Task requirements:
Starting with the line that contains "family: Cercopithecidae", reproduce each line through the end of the listing below, with no other output.

Records shown:
+===+

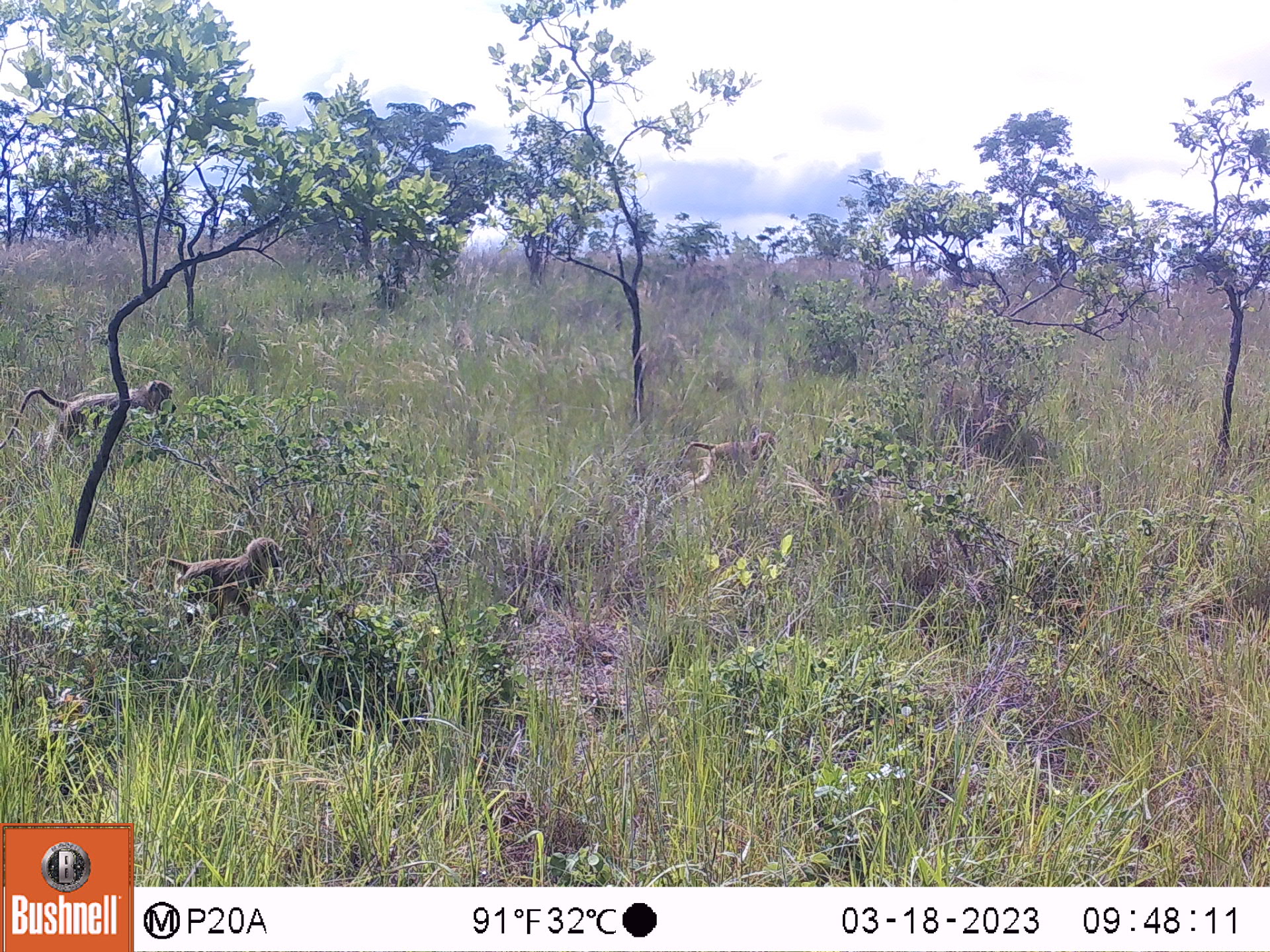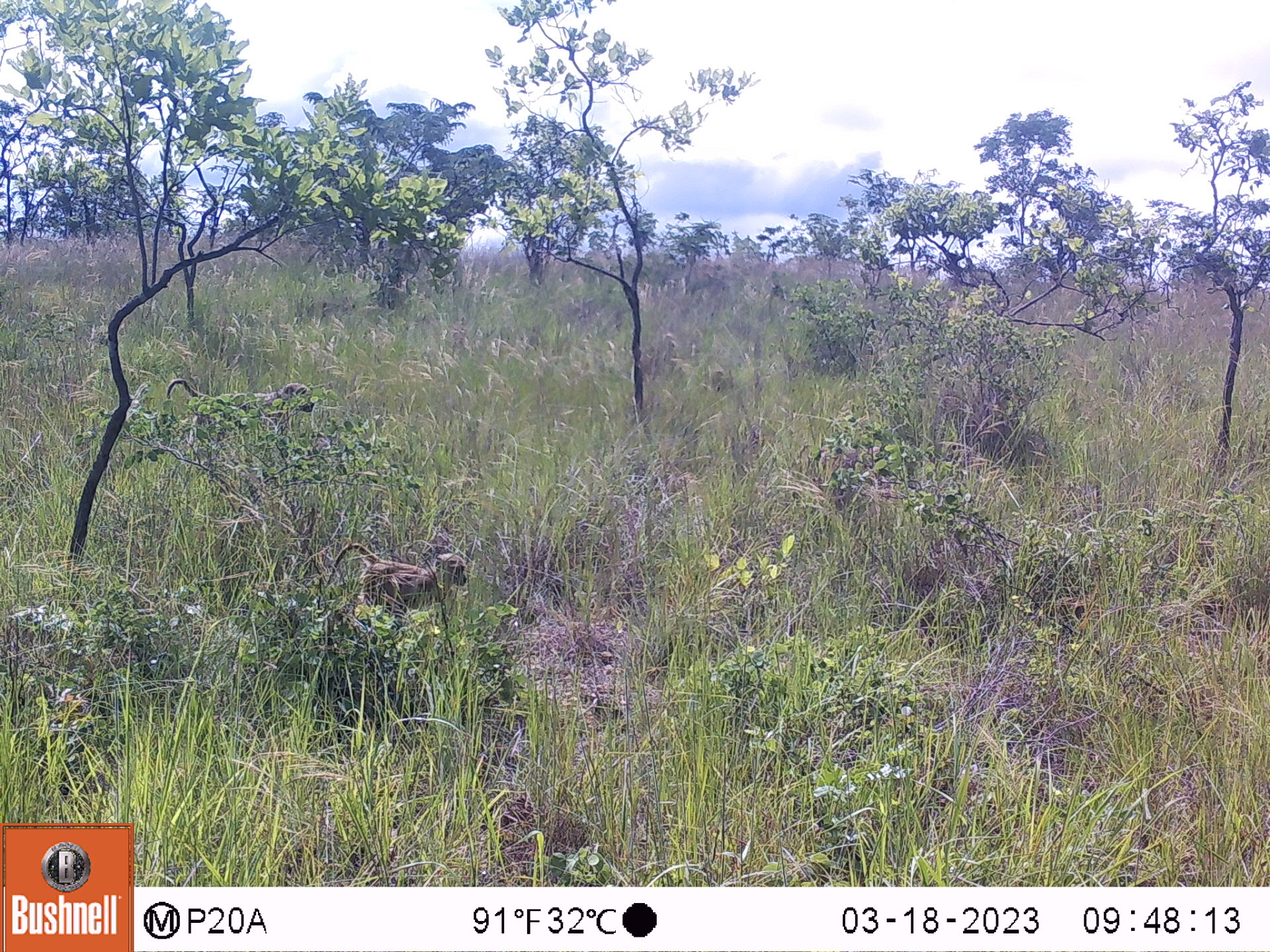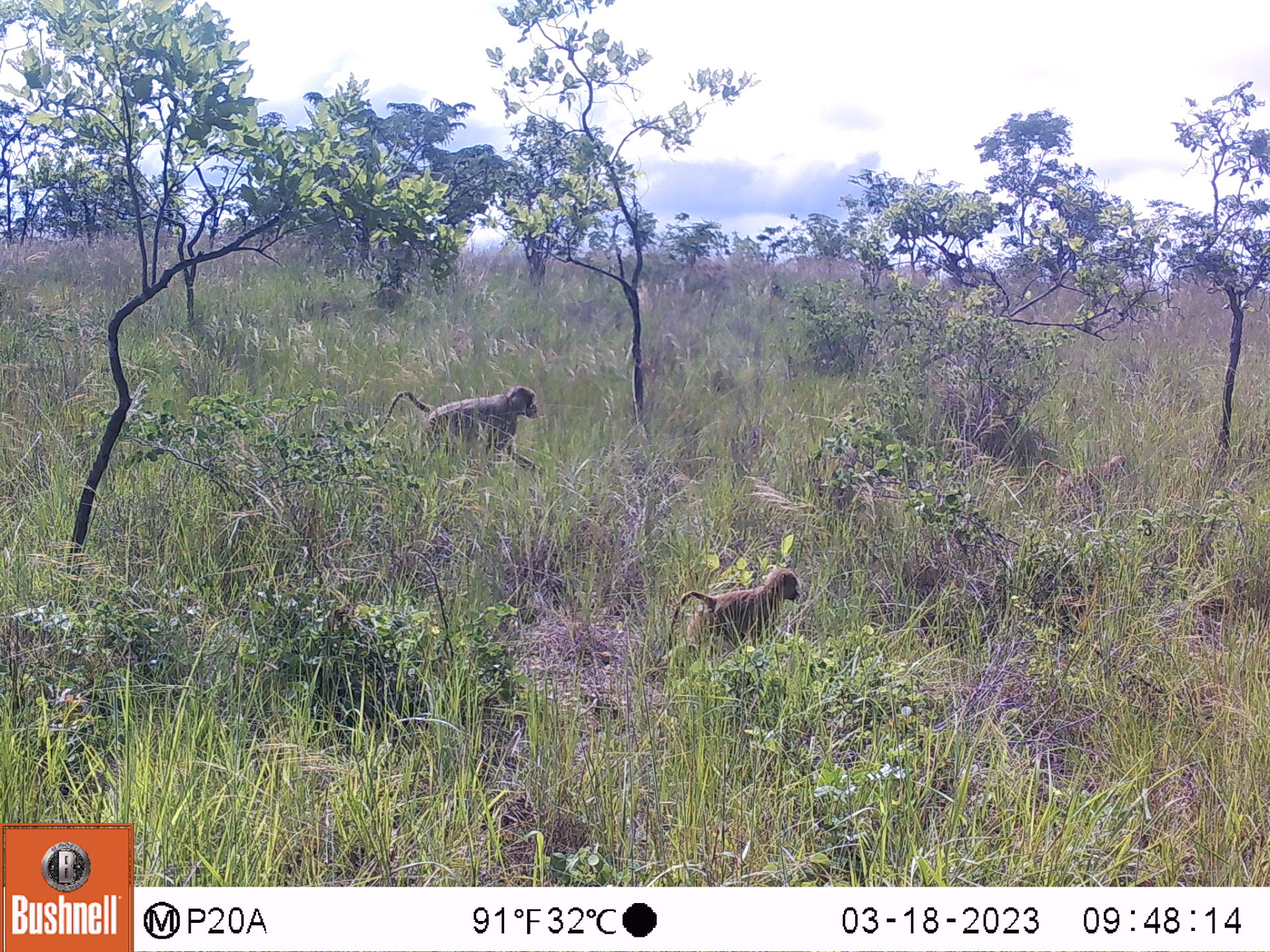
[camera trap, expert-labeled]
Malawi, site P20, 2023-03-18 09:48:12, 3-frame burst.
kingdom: Animalia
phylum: Chordata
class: Mammalia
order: Primates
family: Cercopithecidae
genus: Papio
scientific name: Papio cynocephalus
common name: yellow baboon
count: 3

+===+

Answer box:
family: Cercopithecidae
genus: Papio
scientific name: Papio cynocephalus
common name: yellow baboon
count: 3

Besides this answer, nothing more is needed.